EXCERPTED PASSAGE.
————
Talking about a traumatic event, at any age, can be overwhelming. Teenagers might not know who they should talk to, how to talk to someone, how much is appropriate to share, or where to start. Some teens might feel more comfortable talking to a friend, a sibling, or a mental health professional. Meeting your teen at a level where he or she feels comfortable is KEY! If your teen has reached out to you for support, it’s important to consider the following:

  • Try to stay calm/composed: Although you, as a parent, are also experiencing heightened levels of emotions, it’s vital for you to remain calm for your teen when talking about his or her traumatic experience so you can foster feelings of safety and security. 
  • Avoid judgment: Traumatic experiences often lead to feelings of self-blame and guilt. It’s crucial to listen openly and empathically, and, most importantly, convey the message that this was NOT the teen’s fault. 
  • Show openness to questions: Allow your teen to ask questions and try your best to answer these questions openly and honestly.
————
INFORMATION SUPPLIED.

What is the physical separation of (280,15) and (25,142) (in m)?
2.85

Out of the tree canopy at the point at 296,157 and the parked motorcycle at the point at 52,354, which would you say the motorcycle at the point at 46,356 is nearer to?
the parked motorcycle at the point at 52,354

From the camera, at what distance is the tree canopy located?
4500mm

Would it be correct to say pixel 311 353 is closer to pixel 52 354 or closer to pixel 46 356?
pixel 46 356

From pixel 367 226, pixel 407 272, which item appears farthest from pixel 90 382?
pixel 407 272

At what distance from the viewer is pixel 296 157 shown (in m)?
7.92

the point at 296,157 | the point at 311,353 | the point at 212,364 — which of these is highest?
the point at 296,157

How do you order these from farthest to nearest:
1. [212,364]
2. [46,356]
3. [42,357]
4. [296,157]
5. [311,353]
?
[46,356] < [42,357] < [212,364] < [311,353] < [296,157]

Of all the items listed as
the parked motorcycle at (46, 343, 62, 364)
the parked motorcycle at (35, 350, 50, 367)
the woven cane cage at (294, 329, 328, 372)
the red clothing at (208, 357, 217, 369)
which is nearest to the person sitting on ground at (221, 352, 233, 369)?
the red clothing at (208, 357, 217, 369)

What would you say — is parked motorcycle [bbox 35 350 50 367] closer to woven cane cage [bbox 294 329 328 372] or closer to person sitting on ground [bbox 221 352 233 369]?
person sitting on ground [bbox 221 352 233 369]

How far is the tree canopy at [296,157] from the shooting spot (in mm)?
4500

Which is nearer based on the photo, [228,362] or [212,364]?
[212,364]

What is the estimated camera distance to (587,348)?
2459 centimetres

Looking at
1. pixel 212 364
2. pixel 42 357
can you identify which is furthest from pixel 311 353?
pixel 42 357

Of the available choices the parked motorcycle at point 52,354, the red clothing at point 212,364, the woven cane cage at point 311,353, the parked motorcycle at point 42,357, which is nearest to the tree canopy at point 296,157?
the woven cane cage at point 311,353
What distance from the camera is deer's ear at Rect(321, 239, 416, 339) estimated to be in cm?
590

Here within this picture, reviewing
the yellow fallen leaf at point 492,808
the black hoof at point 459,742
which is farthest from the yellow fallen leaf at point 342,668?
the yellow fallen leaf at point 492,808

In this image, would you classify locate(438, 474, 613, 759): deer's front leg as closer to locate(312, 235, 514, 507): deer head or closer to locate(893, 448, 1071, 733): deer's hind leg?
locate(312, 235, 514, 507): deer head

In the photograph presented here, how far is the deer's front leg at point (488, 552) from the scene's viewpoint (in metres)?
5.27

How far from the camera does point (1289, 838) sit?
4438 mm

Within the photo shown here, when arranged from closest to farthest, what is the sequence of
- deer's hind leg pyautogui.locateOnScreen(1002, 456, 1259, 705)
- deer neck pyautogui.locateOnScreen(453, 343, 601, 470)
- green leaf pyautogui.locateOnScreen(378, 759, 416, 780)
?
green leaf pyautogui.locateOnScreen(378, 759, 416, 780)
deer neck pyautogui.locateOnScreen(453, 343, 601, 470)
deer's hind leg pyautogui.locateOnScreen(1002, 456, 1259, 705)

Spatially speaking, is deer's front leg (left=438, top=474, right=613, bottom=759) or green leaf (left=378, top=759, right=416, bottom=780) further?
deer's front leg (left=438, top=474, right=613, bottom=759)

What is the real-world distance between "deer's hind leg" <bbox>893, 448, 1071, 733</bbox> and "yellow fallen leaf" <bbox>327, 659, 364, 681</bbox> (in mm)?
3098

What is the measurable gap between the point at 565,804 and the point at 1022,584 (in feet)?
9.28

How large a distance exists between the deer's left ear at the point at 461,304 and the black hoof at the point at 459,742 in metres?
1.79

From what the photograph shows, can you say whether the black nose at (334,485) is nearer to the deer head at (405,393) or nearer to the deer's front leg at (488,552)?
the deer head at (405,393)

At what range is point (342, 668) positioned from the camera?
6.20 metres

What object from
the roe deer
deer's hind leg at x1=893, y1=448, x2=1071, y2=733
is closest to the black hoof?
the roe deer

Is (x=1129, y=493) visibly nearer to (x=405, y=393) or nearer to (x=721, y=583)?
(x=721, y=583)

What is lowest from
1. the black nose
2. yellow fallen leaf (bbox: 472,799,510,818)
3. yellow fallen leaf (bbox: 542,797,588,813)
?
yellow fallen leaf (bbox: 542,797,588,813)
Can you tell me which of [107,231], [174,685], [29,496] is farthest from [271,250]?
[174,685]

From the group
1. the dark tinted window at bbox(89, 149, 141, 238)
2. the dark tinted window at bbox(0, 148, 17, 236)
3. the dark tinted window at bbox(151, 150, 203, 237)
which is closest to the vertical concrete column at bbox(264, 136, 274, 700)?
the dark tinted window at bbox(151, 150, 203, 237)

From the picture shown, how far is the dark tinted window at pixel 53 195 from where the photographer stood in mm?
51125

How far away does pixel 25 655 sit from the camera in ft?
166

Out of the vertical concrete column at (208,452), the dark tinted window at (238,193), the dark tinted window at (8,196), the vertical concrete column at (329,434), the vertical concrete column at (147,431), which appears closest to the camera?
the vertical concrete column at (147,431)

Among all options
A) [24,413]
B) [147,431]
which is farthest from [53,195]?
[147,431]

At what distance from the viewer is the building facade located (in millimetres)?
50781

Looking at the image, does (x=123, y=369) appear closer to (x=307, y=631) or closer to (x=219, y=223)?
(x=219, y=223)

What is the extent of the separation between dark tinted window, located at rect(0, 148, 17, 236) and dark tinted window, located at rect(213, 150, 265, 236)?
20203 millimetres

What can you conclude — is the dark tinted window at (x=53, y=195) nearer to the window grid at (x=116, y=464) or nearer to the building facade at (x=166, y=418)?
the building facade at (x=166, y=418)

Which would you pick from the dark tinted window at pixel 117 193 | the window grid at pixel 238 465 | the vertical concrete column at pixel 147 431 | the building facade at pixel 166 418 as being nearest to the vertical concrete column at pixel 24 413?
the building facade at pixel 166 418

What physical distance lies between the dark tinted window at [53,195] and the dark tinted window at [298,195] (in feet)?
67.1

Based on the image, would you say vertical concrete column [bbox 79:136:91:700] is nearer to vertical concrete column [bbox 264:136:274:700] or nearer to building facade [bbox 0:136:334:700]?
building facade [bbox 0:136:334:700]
————
WORK INSTRUCTION.
List the headings of the bulleted points a parent should consider, as given in the passage about talking with teens after a traumatic event. These entries are drawn from a different source than the passage.

SOLUTION TO THIS PROBLEM.
- Try to stay calm/composed
- Avoid judgment
- Show openness to questions